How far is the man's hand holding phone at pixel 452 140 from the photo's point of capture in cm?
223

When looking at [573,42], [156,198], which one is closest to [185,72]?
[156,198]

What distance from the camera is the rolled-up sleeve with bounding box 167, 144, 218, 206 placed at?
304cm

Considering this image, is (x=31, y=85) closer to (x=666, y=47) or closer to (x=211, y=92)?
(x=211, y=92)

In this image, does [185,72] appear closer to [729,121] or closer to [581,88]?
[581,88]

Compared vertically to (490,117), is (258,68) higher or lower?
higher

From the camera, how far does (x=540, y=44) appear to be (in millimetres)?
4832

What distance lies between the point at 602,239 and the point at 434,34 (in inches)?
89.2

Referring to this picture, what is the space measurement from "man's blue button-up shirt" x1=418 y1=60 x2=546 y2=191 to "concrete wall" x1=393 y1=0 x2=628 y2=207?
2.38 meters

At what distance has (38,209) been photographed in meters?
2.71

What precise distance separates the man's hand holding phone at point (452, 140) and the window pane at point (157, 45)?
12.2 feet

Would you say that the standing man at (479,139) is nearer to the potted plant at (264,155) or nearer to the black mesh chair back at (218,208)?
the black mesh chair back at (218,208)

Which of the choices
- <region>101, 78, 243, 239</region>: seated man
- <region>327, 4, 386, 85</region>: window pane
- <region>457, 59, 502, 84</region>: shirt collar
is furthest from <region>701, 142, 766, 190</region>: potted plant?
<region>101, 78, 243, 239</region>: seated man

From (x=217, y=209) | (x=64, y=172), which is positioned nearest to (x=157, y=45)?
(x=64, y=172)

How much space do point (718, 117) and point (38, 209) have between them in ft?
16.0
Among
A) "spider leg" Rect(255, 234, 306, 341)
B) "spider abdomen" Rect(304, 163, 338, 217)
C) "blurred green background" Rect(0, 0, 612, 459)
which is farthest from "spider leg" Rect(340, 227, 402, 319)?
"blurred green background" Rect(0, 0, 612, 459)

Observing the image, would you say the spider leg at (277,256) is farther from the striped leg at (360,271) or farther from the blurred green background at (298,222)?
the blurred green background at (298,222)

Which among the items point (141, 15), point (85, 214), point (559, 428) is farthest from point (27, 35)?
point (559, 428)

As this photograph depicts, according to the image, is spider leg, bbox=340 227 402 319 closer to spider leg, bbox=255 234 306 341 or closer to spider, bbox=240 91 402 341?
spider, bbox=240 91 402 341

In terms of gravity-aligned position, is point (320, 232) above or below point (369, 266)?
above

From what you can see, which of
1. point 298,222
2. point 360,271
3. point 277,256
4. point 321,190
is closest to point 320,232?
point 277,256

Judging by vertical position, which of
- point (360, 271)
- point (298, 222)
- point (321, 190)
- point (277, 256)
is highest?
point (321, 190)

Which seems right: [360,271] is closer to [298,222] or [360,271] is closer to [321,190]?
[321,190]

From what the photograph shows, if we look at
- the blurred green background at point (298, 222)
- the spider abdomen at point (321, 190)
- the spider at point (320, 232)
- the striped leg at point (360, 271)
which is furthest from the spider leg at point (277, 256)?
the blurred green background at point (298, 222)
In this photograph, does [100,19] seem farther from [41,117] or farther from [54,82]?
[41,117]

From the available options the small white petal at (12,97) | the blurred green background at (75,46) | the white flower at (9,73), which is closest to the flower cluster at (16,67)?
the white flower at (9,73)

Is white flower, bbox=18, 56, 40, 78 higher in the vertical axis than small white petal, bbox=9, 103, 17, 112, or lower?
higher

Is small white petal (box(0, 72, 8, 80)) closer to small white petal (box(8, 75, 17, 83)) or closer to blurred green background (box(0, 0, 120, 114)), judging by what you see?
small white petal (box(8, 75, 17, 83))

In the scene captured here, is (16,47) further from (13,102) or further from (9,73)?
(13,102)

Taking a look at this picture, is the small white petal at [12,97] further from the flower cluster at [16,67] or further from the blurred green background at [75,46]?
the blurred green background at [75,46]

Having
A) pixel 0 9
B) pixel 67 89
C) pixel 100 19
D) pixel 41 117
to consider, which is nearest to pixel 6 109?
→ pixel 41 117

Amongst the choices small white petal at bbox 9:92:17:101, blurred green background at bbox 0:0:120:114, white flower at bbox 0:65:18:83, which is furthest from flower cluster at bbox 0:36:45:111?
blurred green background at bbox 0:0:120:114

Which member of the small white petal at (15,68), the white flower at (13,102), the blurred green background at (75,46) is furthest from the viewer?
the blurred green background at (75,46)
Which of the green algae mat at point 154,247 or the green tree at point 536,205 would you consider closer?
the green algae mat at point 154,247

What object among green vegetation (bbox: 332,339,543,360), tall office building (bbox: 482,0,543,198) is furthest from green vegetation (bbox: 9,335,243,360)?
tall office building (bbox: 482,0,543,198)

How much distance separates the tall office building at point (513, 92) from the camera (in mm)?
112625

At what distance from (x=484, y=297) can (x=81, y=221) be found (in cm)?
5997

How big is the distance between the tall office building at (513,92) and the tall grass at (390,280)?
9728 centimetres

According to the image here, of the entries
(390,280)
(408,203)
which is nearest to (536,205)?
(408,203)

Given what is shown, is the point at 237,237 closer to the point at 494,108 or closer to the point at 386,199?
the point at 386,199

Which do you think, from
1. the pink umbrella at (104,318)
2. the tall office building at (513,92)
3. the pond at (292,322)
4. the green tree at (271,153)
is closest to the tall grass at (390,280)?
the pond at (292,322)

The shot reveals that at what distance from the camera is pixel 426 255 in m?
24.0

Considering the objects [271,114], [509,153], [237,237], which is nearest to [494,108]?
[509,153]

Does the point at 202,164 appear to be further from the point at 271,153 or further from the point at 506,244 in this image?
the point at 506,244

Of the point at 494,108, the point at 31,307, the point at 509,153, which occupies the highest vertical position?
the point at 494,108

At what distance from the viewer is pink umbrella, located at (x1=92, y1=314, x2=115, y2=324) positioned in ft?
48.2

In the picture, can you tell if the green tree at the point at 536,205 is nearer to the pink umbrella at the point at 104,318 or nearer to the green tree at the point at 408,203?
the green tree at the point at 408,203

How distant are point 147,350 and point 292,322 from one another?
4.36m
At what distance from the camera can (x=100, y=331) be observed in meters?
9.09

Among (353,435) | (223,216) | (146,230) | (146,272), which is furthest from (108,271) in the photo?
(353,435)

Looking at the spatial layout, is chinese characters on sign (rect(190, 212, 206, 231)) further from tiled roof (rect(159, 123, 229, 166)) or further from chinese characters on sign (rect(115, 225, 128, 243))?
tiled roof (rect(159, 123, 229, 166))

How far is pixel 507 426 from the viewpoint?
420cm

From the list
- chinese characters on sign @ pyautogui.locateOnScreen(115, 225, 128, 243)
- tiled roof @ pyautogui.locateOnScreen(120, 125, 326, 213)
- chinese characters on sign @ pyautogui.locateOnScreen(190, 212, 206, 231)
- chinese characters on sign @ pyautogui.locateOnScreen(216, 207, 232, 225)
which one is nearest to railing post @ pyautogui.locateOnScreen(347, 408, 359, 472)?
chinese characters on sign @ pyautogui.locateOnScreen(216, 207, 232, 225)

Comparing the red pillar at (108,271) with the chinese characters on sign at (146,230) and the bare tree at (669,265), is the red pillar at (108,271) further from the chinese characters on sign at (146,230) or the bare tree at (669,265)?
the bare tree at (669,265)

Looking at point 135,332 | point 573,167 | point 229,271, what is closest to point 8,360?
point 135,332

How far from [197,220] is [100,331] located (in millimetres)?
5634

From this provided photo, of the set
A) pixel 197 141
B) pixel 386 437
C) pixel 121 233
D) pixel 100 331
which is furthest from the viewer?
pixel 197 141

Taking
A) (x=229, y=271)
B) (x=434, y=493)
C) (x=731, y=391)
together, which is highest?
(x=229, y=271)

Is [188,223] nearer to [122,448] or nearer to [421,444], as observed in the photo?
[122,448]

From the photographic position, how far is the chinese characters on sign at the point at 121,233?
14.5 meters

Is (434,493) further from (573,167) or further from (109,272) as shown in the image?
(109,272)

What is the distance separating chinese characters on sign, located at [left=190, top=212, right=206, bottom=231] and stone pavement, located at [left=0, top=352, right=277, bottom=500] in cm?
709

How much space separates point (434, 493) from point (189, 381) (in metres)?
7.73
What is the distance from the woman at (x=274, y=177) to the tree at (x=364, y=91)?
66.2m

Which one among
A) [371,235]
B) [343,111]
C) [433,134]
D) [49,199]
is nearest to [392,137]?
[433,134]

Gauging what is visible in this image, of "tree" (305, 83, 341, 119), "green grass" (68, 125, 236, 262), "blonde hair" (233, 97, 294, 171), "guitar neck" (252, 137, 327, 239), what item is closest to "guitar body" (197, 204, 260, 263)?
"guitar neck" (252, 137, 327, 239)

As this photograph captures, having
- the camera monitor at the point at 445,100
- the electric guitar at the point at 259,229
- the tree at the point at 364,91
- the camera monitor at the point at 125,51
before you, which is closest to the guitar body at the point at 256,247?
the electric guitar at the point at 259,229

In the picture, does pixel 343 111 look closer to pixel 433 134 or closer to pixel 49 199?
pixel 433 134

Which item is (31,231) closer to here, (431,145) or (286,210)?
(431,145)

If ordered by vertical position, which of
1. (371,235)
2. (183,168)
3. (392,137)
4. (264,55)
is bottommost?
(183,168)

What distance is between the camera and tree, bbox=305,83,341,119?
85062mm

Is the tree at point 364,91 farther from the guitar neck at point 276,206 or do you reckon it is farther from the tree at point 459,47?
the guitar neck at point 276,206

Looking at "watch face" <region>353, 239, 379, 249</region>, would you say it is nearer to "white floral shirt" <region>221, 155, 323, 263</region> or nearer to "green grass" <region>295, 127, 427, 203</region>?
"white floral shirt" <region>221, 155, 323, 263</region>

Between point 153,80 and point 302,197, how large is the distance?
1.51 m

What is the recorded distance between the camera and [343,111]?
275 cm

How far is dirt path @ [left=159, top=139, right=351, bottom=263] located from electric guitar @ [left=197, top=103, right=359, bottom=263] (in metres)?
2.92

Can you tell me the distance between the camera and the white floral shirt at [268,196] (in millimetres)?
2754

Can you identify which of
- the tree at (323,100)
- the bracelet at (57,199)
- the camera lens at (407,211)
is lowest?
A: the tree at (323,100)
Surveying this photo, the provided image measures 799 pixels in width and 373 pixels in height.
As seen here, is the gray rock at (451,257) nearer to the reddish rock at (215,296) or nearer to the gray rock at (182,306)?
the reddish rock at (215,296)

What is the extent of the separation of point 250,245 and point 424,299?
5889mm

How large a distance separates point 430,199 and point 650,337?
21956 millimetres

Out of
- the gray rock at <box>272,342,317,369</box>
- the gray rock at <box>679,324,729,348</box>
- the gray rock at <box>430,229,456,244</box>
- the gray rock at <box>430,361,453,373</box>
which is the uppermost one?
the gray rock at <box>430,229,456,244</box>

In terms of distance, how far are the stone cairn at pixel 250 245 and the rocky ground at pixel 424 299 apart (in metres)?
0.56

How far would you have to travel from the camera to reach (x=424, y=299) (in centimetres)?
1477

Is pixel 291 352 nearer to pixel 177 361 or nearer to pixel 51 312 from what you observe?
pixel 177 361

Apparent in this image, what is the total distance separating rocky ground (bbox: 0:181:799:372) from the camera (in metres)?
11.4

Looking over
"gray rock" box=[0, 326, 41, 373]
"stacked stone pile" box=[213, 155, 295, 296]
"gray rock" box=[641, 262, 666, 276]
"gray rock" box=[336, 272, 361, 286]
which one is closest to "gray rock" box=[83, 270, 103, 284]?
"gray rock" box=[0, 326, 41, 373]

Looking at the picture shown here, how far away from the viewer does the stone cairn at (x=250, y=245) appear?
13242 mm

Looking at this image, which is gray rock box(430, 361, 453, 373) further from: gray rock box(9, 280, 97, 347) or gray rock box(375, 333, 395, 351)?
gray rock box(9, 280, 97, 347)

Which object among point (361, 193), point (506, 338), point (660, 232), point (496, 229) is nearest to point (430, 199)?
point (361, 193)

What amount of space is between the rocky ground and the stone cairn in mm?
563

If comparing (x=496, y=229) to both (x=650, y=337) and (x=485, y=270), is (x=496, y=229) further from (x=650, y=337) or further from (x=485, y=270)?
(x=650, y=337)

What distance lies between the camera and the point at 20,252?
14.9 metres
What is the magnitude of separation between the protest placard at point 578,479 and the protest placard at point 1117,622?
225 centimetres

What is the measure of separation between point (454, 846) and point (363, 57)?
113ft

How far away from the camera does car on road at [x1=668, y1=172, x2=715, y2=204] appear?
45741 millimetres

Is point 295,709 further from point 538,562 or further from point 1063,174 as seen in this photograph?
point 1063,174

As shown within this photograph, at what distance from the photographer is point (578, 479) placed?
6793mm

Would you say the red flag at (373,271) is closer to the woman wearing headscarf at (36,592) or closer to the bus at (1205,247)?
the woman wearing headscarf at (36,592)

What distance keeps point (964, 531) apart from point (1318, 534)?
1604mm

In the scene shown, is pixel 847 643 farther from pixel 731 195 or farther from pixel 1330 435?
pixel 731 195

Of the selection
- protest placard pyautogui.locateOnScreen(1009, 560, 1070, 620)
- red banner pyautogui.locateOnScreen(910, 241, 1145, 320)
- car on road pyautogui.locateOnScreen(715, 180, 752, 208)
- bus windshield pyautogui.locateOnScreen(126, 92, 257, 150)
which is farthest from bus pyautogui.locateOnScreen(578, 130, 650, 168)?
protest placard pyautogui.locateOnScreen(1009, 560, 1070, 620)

Objective = Put the lines of the material from the line with "As this photograph captures, having" to the line with "before you, which", both included, into a Markdown table with a Number column and a Line column. Skip any blank lines.

Full response =
| Number | Line |
|---|---|
| 1 | As this photograph captures, having |
| 2 | - the camera monitor at the point at 445,100 |
| 3 | - the electric guitar at the point at 259,229 |
| 4 | - the tree at the point at 364,91 |
| 5 | - the camera monitor at the point at 125,51 |
| 6 | before you, which is closest to the guitar body at the point at 256,247? |